Aller au contenu

Correspondance de Voltaire/1771/Lettre 8438

La bibliothèque libre.
Correspondance de Voltaire/1771
Correspondance : année 1771GarnierŒuvres complètes de Voltaire, tome 47 (p. 570-571).
8438. — À CATHERINE II,
impératrice de russie.
À Ferney, 16 décembre[1].

Madame, j’importune Votre Majesté impériale de mes félicitations et de mes battements de mains on n’a jamais fait avec elle. Une ville n’est pas plus tôt prise, qu’une autre est rendue. À peine les Turcs sont-ils battus sur la rive gauche du Danube, qu’ils sont défaits sur la rive droite ; si on leur prend cent canons à Giorgiova, on leur en prend cent cinquante dans une bataille. Voilà du moins ce qu’on me dit, et ce qui me comble de joie.

J’espère, par-dessus tout cela, que l’attentat des confédérés sera pour vous un nouveau sujet de gloire.

Votre Majesté me permettrait-elle de joindre à ce petit billet une requête de mes colons ? Vous vous souvenez que vous trouvâtes dans leurs caisses plus de montres qu’ils n’en avaient spécifié dans leurs factures. Les artistes qui, par l’oubli de leur facture, n’ont pas été compris dans le payement ordonné par Votre Majesté se jettent à vos pieds ; ce sont des gens dont toute la fortune est dans leurs doigts. Il ne s’agit que de deux cent quarante-sept roubles, à ce que je crois.

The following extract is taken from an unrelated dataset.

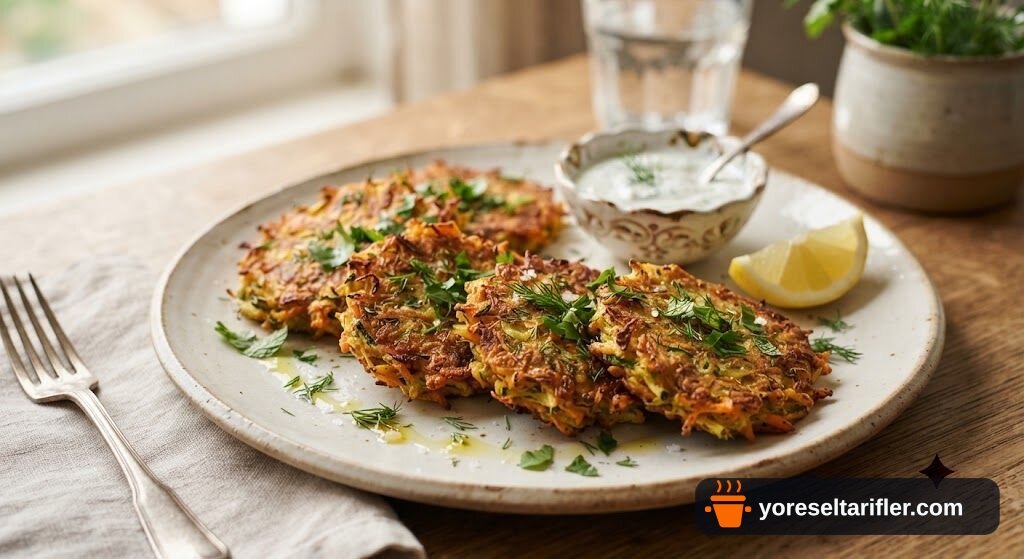 Yumurtasız Mücver Tarifi — Adım 5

Il y a un de mes artistes qui fait des montres en bagues, à répétition, à secondes, quart et demi-quart, et à carillon. C’est un prodige bien singulier ; mais ces bagatelles difficiles ne sont pas dignes de l’héroïne qui venge l’Europe de l’insolence des Turcs, malgré une partie de l’Europe.

Le roi de Prusse s’est amusé à faire un poëme épique contre les confédérés[2]. Je crois que M. l’abbé d’Oliva[3] payera les frais de l’impression.

Que Votre Majesté impériale daigne agréer le profond respect, l’attachement, l’admiration, la reconnaissance du vieux malade de Ferney.

  1. Dans les éditions de Kehl, cette lettre est datée du 10.
  2. La Pologniade ; voyez tome VII, page 165.
  3. Oliva était un couvent de la Prusse polonaise.